Commission shall be filled in the manner in which the original

appointment was made and shall not affect the power of the

remaining members to execute the duties of the Commission.

(5) QUORUM.—A quorum shall consist of 8 members of

the Commission, except that 4 members may conduct a hearing

under subsection (e)(1).

(6) MEETINGS.—The Commission shall meet at the call

of its chairman or a majority of its members.
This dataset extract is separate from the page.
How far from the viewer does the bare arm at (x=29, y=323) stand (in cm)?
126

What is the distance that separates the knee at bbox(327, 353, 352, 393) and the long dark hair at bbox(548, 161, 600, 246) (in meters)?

(7) COMPENSATION AND REIMBURSEMENT OF EXPENSES.—

(A) IN GENERAL.—To enable the Commission to exercise

its powers, functions, and duties, there are authorized to

be disbursed by the Senate the actual and necessary

expenses of the Commission approved by the chairman

and vice chairman, subject to subparagraph (B) and the

rules and regulations of the Senate.

(B) MEMBERS.—Members of the Commission are not

entitled to receive compensation for service on the Commission. Members may be reimbursed for travel, subsistence,

and other necessary expenses incurred in carrying out the

duties of the Commission.

(d) STAFF AND ETHICAL STANDARDS.—

(1) STAFF.—The chairman and vice chairman of the

Commission may jointly appoint and fix the compensation of

staff as they deem necessary, within the guidelines for

employees of the Senate and following all applicable rules and

employment requirements of the Senate.

(2) ETHICAL STANDARDS.—Members of the Commission who serve in the House of Representatives shall be governed by

the ethics rules and requirements of the House. Members of

the Senate who serve on the Commission and staff of the

Commission shall comply with the ethics rules of the Senate.

(e) POWERS.—

(1) HEARINGS AND OTHER ACTIVITIES.—For the purpose of

carrying out its duties, the Commission may hold such hearings…”

Sec. 644. Consumer Operated and Oriented Plan program contingency fund.
That's about all the time we have to cover Medicare and other health care provisions and extensions of Act H. R. 8 at this time.